The only lines that differ between these examples and the previous ones are:

ctx.fillStyle = 'rgba(255, 255, 255, 0.2)';
ctx.fillRect(0, 0, 600, 100);

Going offline

So far I’ve shown examples with Canvas in the browser. That’s definitely the majority of what you’ll see around: browsers are the birthplace and natural environment for the canvas element. But in practice, less than half of the animations I make in Canvas happen in browsers. Meet node-canvas.

node-canvas is a node module that exposes an API that matches the Canvas API in browsers. Why would you want this? Simple: node can read from big files and write images to files. node-canvas makes it possible to do things like turning a gigabyte-sized data file into thousands of image files you can then stitch into a video.

Let’s go back to that simple idea of drawing a circle, but do it in node with node-canvas:

var Canvas = require('canvas'),
  fs = require('fs'),
  leftpad = require('leftpad');

// instead of finding an element, Canvas is a constructor.
var canvas = new Canvas(600, 100);
// get a context to draw in
var ctx = canvas.getContext('2d');
// count frames
var frame = 0;

for (var i = 0; i < Math.PI * 2; i += 0.05) {
  ctx.fillStyle = '#fff';
  ctx.fillRect(0, 0, 600, 100);
  ctx.fillStyle = '#000';
  ctx.beginPath();
  ctx.arc((Math.sin(i) + 1) * 250 + 50, 50, 20, 0, 2 * Math.PI);
  ctx.fill();
  // save a frame as a PNG file to disk
  fs.writeFileSync(
    'frames/' + leftpad(frame++, 5) + '.png',
    canvas.toBuffer());
}

The leftpad module reformats a number like 0 into a filename like 00001. This is because a lot of filesystems and tools that you’ll run into sort filenames as strings, rather than numbers, so the file 100.png will come before the file 2.png, and that’s no good. We want these frames ordered.

GIFs

Going the node-canvas route, you’ll end up with a directory filled with PNG images. How do you get from here to GIFs? You’ll need two tools: Imagemagick and gifsicle.

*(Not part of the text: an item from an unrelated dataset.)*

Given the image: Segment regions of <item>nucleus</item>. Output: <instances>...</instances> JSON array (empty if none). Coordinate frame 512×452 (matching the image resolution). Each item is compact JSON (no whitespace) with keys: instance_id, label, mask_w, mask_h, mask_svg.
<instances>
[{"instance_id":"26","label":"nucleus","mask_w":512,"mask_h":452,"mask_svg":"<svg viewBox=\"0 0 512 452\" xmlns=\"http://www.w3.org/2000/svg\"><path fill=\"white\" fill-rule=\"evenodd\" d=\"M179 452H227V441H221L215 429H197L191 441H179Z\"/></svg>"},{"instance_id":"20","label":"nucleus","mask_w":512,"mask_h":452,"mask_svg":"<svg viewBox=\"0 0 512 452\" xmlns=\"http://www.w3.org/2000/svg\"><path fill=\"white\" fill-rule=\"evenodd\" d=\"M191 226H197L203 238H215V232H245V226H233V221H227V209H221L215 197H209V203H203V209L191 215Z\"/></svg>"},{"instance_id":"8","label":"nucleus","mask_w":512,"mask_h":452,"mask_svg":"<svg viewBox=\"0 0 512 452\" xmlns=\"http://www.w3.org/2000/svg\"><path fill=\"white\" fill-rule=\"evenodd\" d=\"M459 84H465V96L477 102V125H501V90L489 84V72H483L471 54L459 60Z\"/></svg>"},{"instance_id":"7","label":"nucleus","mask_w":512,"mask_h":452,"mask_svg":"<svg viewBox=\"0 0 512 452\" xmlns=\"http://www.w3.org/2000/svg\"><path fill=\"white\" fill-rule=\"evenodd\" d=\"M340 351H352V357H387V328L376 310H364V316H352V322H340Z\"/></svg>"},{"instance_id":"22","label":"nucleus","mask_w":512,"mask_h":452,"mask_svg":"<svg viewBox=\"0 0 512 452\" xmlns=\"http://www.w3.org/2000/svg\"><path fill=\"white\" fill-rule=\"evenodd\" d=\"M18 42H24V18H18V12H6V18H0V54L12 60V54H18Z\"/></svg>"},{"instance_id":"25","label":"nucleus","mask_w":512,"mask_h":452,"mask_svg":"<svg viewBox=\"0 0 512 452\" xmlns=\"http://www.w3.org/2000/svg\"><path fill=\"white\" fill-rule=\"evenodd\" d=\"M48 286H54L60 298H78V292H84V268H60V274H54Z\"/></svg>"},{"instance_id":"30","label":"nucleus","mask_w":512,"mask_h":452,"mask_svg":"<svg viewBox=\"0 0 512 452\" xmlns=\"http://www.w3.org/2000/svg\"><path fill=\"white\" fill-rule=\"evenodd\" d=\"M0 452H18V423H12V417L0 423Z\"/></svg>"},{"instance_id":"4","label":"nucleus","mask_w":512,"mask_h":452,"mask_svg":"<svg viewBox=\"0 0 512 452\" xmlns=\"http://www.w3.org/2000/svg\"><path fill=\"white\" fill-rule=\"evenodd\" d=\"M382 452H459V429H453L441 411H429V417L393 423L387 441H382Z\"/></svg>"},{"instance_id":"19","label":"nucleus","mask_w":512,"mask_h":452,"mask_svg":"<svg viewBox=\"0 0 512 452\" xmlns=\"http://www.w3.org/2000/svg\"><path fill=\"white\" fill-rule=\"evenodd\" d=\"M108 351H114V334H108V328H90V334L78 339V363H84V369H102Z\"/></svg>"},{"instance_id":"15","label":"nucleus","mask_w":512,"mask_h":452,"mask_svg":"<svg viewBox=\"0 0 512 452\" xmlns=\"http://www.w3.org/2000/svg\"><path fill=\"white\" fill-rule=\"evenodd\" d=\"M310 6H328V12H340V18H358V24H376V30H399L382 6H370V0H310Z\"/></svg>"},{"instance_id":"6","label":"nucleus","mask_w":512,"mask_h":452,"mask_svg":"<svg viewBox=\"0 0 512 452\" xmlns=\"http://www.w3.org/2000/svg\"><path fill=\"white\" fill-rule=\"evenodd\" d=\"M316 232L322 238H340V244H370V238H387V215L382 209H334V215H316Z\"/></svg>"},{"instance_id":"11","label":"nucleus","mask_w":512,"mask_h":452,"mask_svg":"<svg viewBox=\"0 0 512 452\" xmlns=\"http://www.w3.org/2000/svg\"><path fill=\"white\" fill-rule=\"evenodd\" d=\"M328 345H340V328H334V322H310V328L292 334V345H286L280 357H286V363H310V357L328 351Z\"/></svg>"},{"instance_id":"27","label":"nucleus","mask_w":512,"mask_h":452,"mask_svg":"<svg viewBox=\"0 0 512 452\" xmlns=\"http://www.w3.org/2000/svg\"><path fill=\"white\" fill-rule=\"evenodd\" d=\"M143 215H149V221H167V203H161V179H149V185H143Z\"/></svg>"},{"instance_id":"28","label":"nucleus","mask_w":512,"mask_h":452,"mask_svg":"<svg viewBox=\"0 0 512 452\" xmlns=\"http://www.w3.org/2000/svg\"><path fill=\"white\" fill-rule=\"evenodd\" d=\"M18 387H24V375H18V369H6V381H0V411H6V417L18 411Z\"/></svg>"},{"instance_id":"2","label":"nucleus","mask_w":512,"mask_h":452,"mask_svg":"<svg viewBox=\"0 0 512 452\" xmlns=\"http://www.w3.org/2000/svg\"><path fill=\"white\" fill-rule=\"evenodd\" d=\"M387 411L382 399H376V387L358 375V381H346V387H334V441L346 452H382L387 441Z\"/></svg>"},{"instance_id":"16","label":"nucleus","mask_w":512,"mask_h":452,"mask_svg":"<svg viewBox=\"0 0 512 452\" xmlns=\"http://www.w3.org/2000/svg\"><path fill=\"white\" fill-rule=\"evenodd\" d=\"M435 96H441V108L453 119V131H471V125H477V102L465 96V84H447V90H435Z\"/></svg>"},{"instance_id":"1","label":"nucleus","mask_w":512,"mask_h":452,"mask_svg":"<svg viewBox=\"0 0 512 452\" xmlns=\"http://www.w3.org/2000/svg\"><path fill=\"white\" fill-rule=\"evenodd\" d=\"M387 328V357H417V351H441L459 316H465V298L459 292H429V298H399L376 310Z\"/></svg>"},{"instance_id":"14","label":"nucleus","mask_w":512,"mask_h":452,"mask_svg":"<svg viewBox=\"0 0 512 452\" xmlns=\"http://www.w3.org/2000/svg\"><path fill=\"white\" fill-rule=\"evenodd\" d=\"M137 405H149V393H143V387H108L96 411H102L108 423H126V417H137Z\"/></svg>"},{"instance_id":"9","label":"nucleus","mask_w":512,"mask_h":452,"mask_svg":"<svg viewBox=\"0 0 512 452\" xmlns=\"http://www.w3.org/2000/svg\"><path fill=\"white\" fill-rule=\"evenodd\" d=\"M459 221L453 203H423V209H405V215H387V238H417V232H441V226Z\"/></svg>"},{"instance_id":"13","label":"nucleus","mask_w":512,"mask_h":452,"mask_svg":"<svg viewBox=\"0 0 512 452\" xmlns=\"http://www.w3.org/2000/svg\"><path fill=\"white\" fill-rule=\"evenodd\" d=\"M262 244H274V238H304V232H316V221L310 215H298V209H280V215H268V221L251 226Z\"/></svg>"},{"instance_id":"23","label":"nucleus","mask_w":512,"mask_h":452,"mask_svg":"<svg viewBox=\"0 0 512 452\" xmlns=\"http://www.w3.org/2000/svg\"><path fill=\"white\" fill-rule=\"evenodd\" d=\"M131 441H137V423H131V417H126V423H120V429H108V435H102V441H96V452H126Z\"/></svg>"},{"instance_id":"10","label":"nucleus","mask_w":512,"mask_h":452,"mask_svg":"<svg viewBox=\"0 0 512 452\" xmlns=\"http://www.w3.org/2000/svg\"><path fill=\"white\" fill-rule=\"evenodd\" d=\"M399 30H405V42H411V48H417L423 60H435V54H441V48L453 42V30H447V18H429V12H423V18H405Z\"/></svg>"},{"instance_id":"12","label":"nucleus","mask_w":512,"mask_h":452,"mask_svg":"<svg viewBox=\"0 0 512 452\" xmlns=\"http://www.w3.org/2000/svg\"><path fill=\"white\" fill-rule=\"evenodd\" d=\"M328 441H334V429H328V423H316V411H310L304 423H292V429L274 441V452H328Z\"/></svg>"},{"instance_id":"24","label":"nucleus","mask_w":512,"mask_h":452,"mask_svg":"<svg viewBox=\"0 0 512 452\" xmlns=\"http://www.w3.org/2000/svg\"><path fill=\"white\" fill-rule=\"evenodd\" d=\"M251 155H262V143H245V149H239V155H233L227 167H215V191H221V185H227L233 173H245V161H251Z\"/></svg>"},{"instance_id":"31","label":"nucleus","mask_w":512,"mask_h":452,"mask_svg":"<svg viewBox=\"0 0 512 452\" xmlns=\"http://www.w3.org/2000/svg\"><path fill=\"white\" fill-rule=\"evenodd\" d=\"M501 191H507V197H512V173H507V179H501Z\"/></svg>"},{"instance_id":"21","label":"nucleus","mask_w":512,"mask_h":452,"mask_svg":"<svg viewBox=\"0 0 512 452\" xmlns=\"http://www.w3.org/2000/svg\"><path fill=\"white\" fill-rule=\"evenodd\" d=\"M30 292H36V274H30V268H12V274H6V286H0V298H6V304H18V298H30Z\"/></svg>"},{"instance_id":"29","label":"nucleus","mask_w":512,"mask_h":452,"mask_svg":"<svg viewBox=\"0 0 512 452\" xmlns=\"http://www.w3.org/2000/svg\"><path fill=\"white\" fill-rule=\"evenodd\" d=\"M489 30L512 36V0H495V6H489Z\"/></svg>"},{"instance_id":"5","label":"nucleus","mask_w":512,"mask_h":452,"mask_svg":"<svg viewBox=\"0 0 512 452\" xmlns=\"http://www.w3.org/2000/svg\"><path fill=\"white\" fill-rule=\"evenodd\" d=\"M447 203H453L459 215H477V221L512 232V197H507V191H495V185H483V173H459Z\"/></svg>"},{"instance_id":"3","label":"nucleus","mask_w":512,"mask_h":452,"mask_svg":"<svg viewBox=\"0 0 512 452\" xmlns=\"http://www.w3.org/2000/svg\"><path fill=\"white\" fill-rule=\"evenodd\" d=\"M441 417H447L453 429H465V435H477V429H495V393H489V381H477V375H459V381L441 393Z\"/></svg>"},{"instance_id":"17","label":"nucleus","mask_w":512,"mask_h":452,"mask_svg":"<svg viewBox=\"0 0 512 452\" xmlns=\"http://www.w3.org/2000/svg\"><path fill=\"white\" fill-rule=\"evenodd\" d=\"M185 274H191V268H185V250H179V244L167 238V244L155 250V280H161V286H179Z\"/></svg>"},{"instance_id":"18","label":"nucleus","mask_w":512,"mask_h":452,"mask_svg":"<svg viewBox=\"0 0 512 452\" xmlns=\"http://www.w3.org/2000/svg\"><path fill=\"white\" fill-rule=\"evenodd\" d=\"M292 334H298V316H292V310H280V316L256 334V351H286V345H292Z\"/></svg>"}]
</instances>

First, convert the PNG frames that node-canvas generated from PNG to GIF format:

mogrify -format gif -path frames-gif/ frames/*.png

And then combine these GIF frames into one animated GIF, with 1/10 second between frames and looping.

gifsicle -d10 --loop frames-gif/*.gif > animated.gif

Gifsicle is a wonderful way to make GIFs because you can tweak much more than this and customize palette, optimization, and much more.

Here’s the finished GIF:

moving ball gif

Videos

GIFs are fantastically portable: you can embed them easily, drag & drop them into chats and twitter, and put them almost anywhere an image fits. But the GIF format is old and inefficient: for higher-resolution, longer animations, with higher color fidelity, you’ll want to use a video instead of a GIF.

To create a video from a series of images, use ffmpeg. Like gifsicle, ffmpeg has many knobs to turn to get the best results, but I usually start with something like:

ffmpeg -i frames/%5d.png -c:v libx264 -r 30 -pix_fmt yuv420p circle.mp4

Note where the usage of leftpad from before fits in: the pattern frames/%5d.png expands into 5-digit padded numbers, from 00000 to 99999 - and those are what we rendered.

Here’s that incredibly exciting video:

Welcome to animation

Hopefully these are some useful starting points to building animations on the web, as images, and as videos. The node-canvas examples are available as a GitHub repo with complete source code.